┌─ Study material
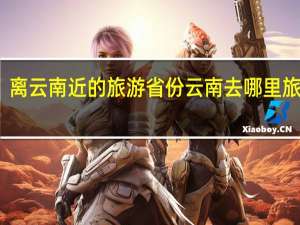 离云南近的旅游省份 云南去哪里旅游好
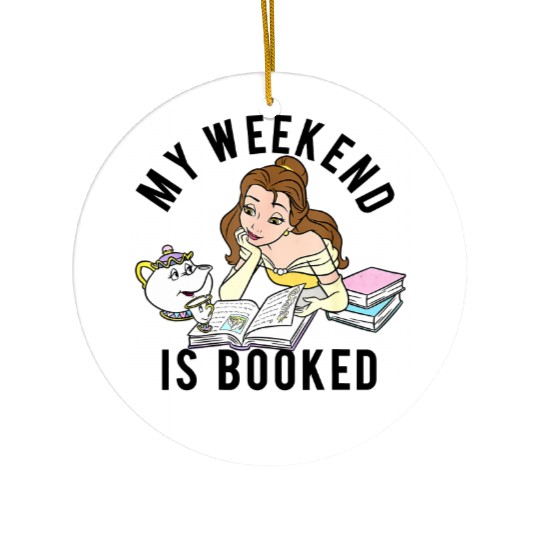 Disney Beauty And The Beast Belle My Weekend Is Booked Ceramic Ornaments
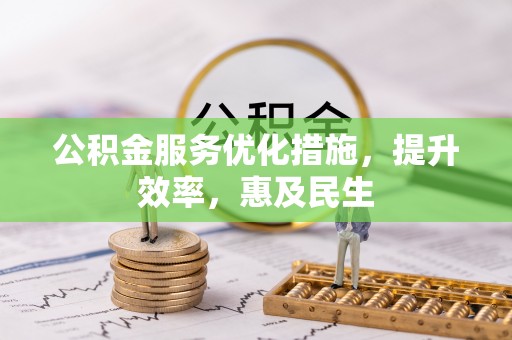 渠县公积金服务优化措施，提升效率，惠及民生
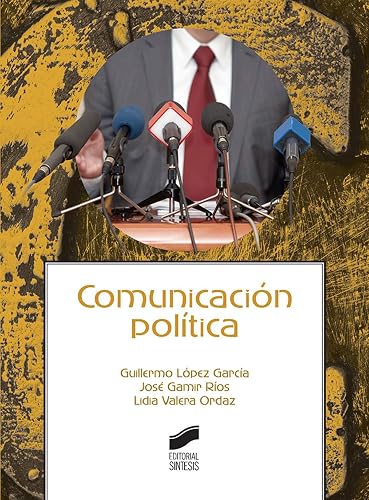 Comunicación política: 15 (Ciencias de la Información. Documentación)
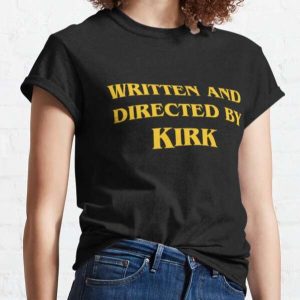 Written and Directed by Kirk Gilmore Girls T Shirt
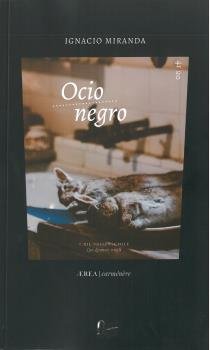 Ocio negro, de Miranda Suárez, Ignacio | portada del libro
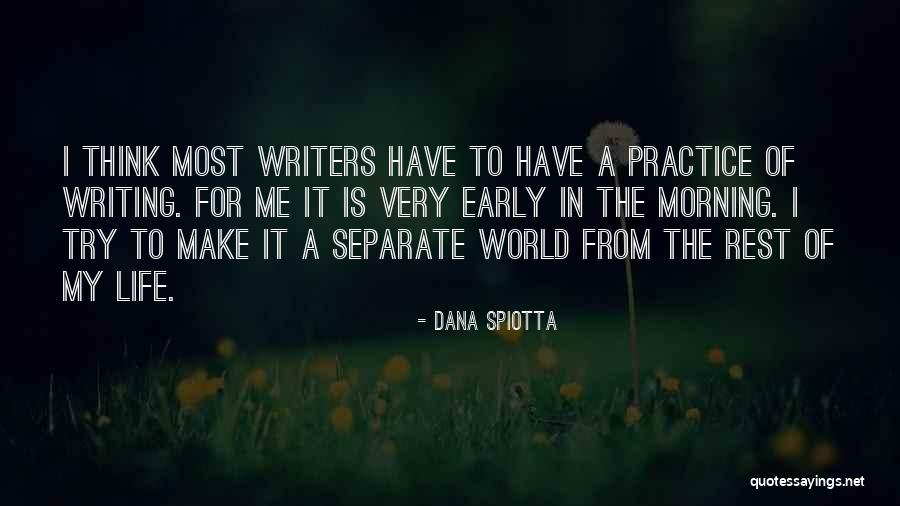 Caivanos Quotes By Dana Spiotta Caivanos Quotes By Dana Spiotta
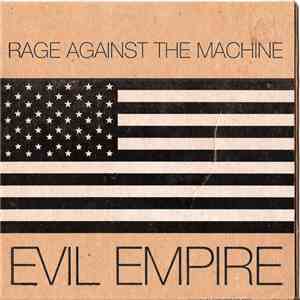 Rage Against The Machine - Evil Empire mp3 album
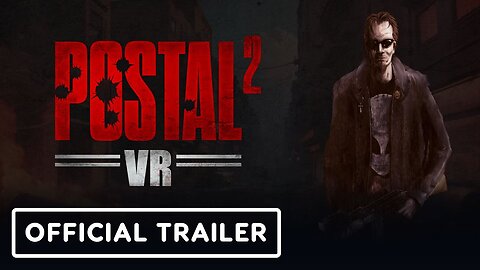 Postal 2 VR - Official Reveal Trailer | VR Games Showcase March 2025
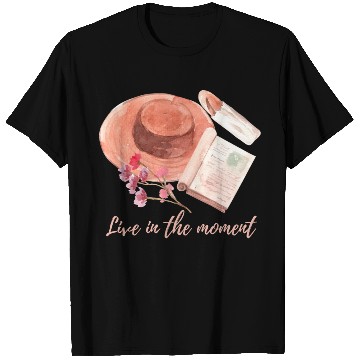 Discover Live in the moment T Shirts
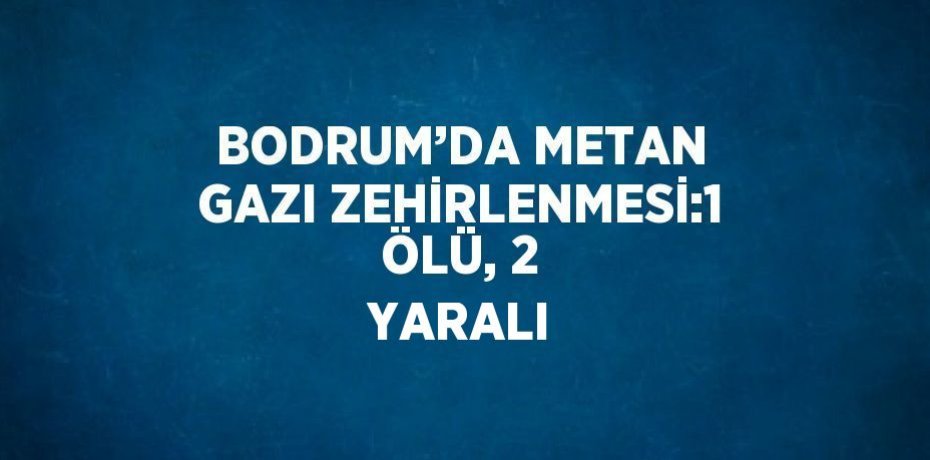 BODRUM’DA METAN GAZI ZEHİRLENMESİ:1 ÖLÜ, 2 YARALI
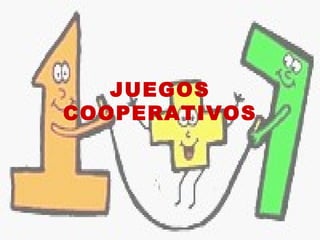 JUEGOS COOPERATIVOS 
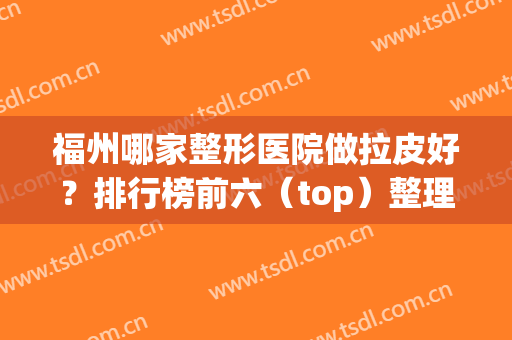 福州哪家整形医院做拉皮好？排行榜前六（top）整理汇总！海峡、美贝尔在列
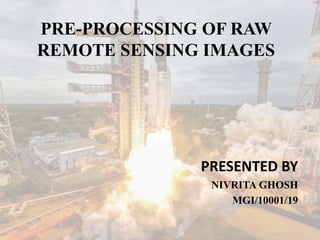 PRE-PROCESSING OF RAW
REMOTE SENSING IMAGES
PRESENTED BY
NIVRITA GHOSH
MGI/10001/19
 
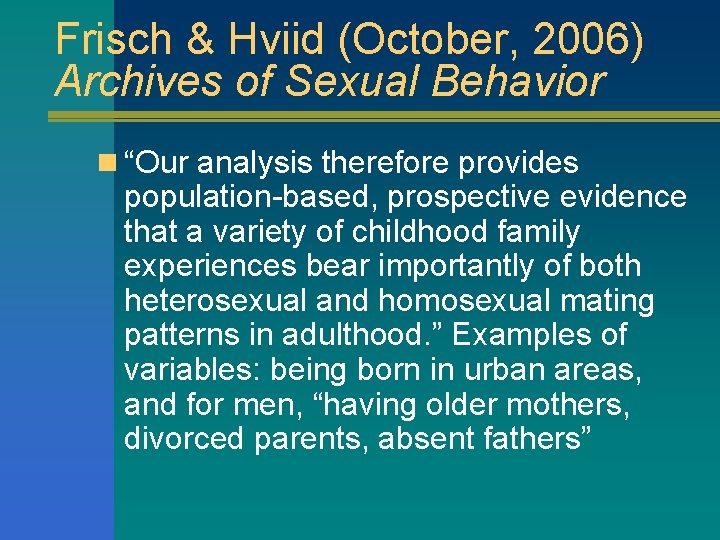 Frisch & Hviid (October, 2006) Archives of Sexual Behavior n “Our analysis therefore provides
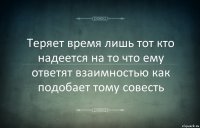 Теряет время лишь тот кто надеется на то что ему ответят взаимностью как подобает тому совесть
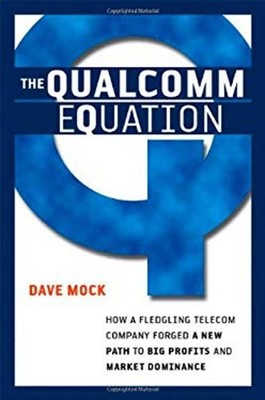 The Qualcomm Equation : How a Fledgling Telecom Company Forged a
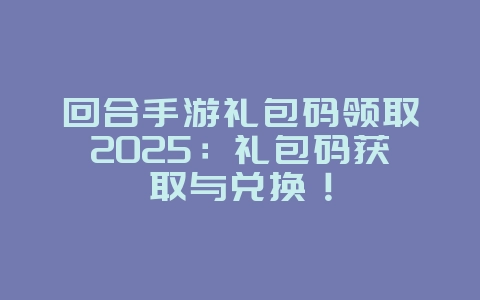 回合手游礼包码领取2025:礼包码获取与兑换!_游戏攻略_36397绿色下载网 回合手游礼包码领取2025:礼包码获取与兑换!_游戏攻略_36397绿色下载网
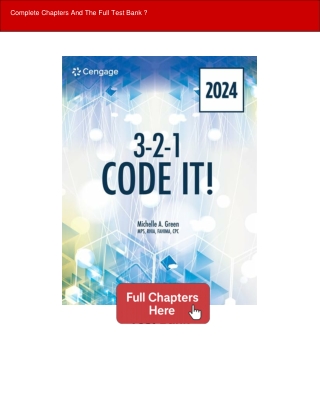 3-2-1 Code It! 2024 Edition, 12th Edition Michelle A. Green TESTBANK [07]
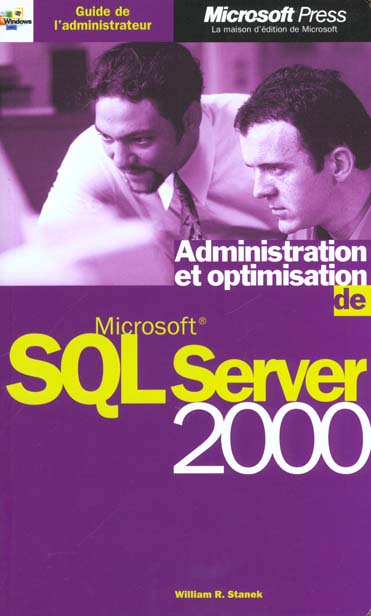 Guide de l'administrateur administration et optimisation de microsoft sql 2000 server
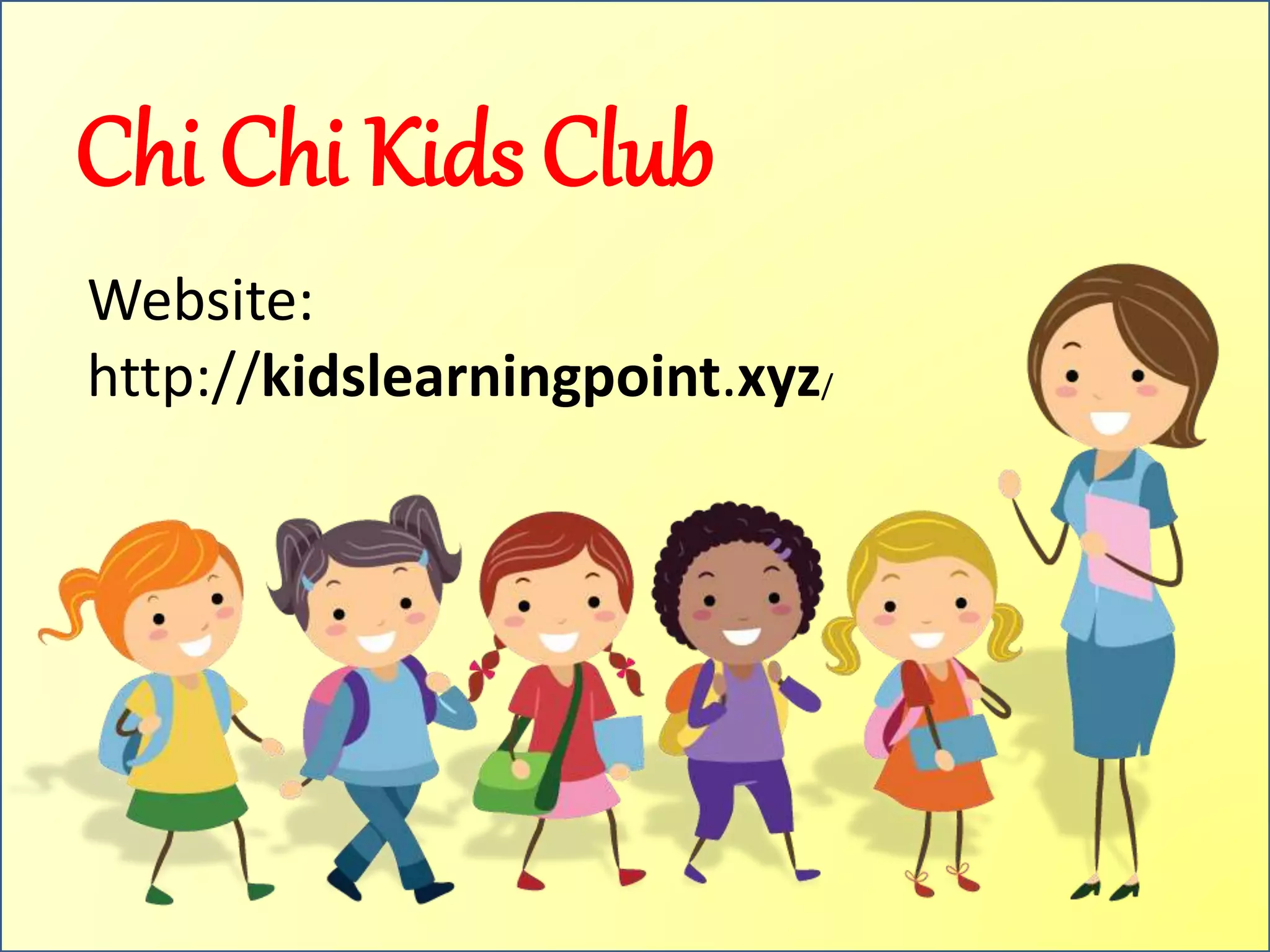 Chi Chi Kids Club
Website:
http://kidslearningpoint.xyz/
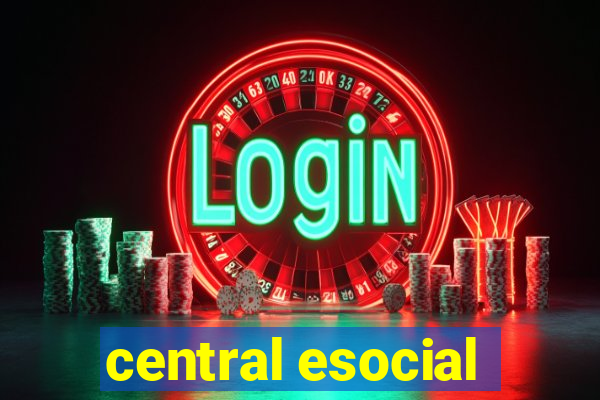 central esocial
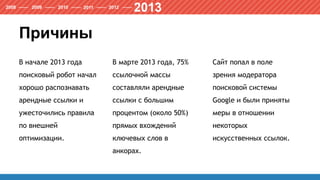 Причины
В начале 2013 года
поисковый робот начал
хорошо распознавать
арендные ссылки и
ужесточились правила
по внешней
оптимизации.
В марте 2013 года, 75%
ссылочной массы
составляли арендные
ссылки с большим
процентом (около 50%)
прямых вхождений
ключевых слов в
анкорах.
Сайт попал в поле
зрения модератора
поисковой системы
Google и были приняты
меры в отношении
некоторых
искусственных ссылок.
 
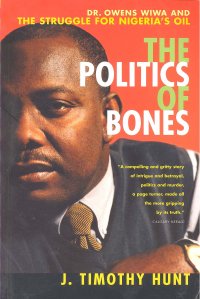 THE POLITICS OF BONES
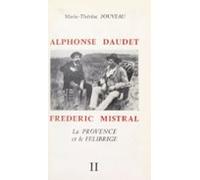 Alphonse Daudet Frédéric Mistral : La Provence Et Le Félibrige (2) (eb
└─
# Brief
Where does the string "арендные" appear in the records? Copy every line that holds it.

# Solved problem
арендные ссылки и
составляли арендные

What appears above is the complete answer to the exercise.